Removing the Stinger From Empty Buzzwords
B2B marketers who bandy overused terms in their content marketing do so to their detriment.
Avoid buzzword babble.
If we can all agree that B2B content marketing is, for the most part, comprised of a strategic procession of words—doesn't it behoove us to we make sure all those words mean something?
Seems obvious. And yet, I see so many fall victim to the bewitching honey trap of Buzzword Babble. It's easy, it's shorthand, it's quick—and at some point it's a content killer. I'm not talking about an overuse of clichés, or the numbing effects of semantic satiation. I'm talking about something simple and fundamental: accuracy of meaning. When I say what I mean, I mean what I say.
Content marketers in the marketing technology space are one example of those often guilty of Buzzword Babble. In fact, just this week I received several emails trying to get me interested in three of the latest B2B trendy topics: Big Data (yes, in caps), predictive scoring, and the buyer's journey. Recognize them? They're all the rage, everyone's bandying them about. But what the heck do they mean?
Not what they're supposed to. Let's pop these hype bubbles right now.
1. Big Data. Data is dirt. Big Data is a bigger pile of dirt. A mountain. And unless you're able to pull together a successful mining operation that unearths something useful out of that mountain (gold, pirate treasure, actionable information), all you've got is a blocked view and a growing storage problem. Big Data? Big Deal. Give me big insights—or how about just one insight into how I can do business better? Oh, I know it's buried there in Big Data Mountain. How do I dig it out?
2. Predictive scoring. Seemingly overnight, this weed popped up in the marketing garden. Let's be clear: a score is a prediction. So, when people with trendy glasses and calf skin shoes throw out this term, we should gently smack them upside the head (watch the glasses) and remind them that they're selling us a Predictive Prediction. And that's two guesses short of useful. What we should be asking for are predictive profiles—basically, a more benign version of what the NSA does when it looks through all our data trying to figure out who the bad guys are. With that in hand, we can then judge which people are most likely to buy from us. Yes, it's profiling, and yes, it's a good thing.

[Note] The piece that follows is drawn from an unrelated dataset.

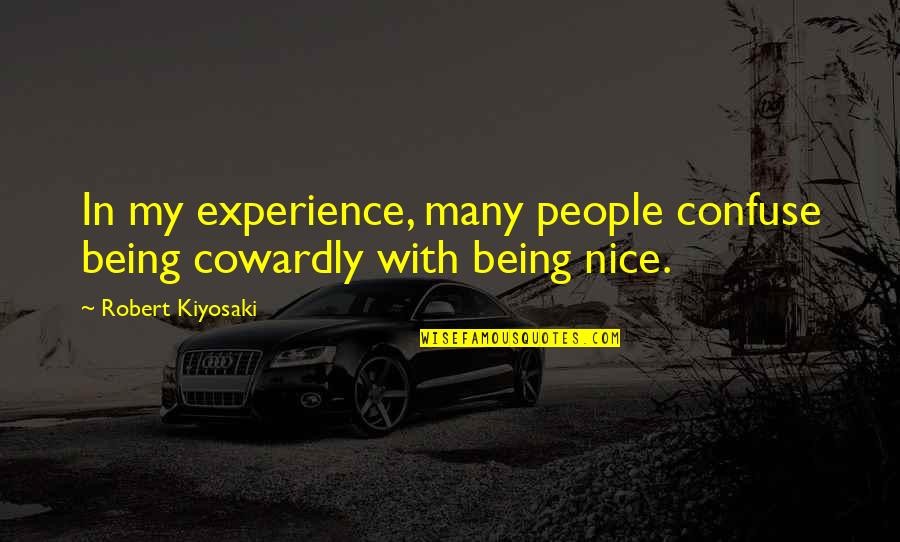 In my experience, many people confuse being cowardly with being nice.

~ Robert Kiyosaki

WISEFAMOUSQUOTES.COM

3. Buyer's journey. Really? A journey? Look, if I've got to pack a rucksack and go on a journey to buy what I need, some marketer out there isn't doing his job. If I've got a business problem, ideally as a marketer you should already be right in front of me with your solution. My “journey” shouldn't require a cartographer. Build the right destination, make it clearly visible, and I'll show up without a map—along with lots of others with the same problem.
Peppering your content pieces with empty buzzwords like these is a great way to confuse your prospects. A confused prospect either freezes like a light-stunned frog, or stumbles off into a lengthy, frustrating process of comparison shopping. Either way, you lost your edge. You've committed the opposite of good marketing.
Content marketing can be a powerful way to engage people in conversations around what your company does best. Keep your messaging simple. Avoid Buzzword Babble.